Kochanie, jak było u Mateusza? Załatwiliście sprawy?

"Co teraz odpisać? Napisać, że wszystko poszło OK, czy powiedzieć prawdę? A może zaczekać do jutra? Wiem.Nie odpiszę mu. Jutro jak się spotkamy wszystko mu wyjaśnię." - Pomyślała dziewczyna.
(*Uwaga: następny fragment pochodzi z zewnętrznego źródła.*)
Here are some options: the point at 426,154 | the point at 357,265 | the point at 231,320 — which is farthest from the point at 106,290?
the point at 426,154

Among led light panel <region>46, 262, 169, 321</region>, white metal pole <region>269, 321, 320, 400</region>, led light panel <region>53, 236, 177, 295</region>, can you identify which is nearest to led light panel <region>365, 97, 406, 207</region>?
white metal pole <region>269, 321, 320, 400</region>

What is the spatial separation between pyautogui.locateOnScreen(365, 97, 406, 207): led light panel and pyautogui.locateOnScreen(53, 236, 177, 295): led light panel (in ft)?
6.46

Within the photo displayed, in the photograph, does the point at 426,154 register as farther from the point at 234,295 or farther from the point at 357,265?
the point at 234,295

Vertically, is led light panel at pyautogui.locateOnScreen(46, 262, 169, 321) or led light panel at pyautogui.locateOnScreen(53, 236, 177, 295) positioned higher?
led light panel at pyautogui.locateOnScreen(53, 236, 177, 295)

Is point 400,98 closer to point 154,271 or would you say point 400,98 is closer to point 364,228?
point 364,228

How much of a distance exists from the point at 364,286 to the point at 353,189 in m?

Odłożyła telefon na komodę obok łóżka i odwróciła się na drugi bok. Próbowała zasnąć, ale miała wrażenie, że jednak ktoś się na nią patrzy. Bała się odwrócić. Może to tylko jakieś przeczucia. A może i nie? Co jeśli ten vNarf będzie chciał zemsty za tą akcję? Kurczę. "Boję się. Chyba jednak zadzwonię do Wiktora." - Wahania nastąpiły końca, kiedy to Hef odwróciła się z zamkniętymi oczami i wyciągnęła lewą rękę, jednocześnie dłonią łapiąc telefon. Weszła w "kontakty", w pierwszej kolejności "Skarb" i zadzwoniła. Jest sygnał.

Halo? Hefcia? - Po drugiej stronie telefonu słychać było jakieś szmery.

Kochanie, muszę Ci coś powiedzieć. - Tymi słowami Hef zaczęła rozmowę.

No słucham. - Powiedział Ananas.

Więc byłam dziś u tego nowego, Mateusza. Na początku wszystko było okej, ale z biegiem czasu zaczęło dziać się coś dziwnego. Jego wzrok był tak bardzo skupiony na mnie. Miał tak czarne oczy, czasem się wydawało nawet, że czerwone. Przeglądałam sobie te papiery i nagle on położył gumki. Przeraziłam się trochę i chciałam już iść, ale on nagle mnie przytulił i.. - Urwała.

I? Co z tym i? Co było potem? Skarbie, mów szybko! - Wyraźnie słychać było zaniepokojenie i złość chłopaka.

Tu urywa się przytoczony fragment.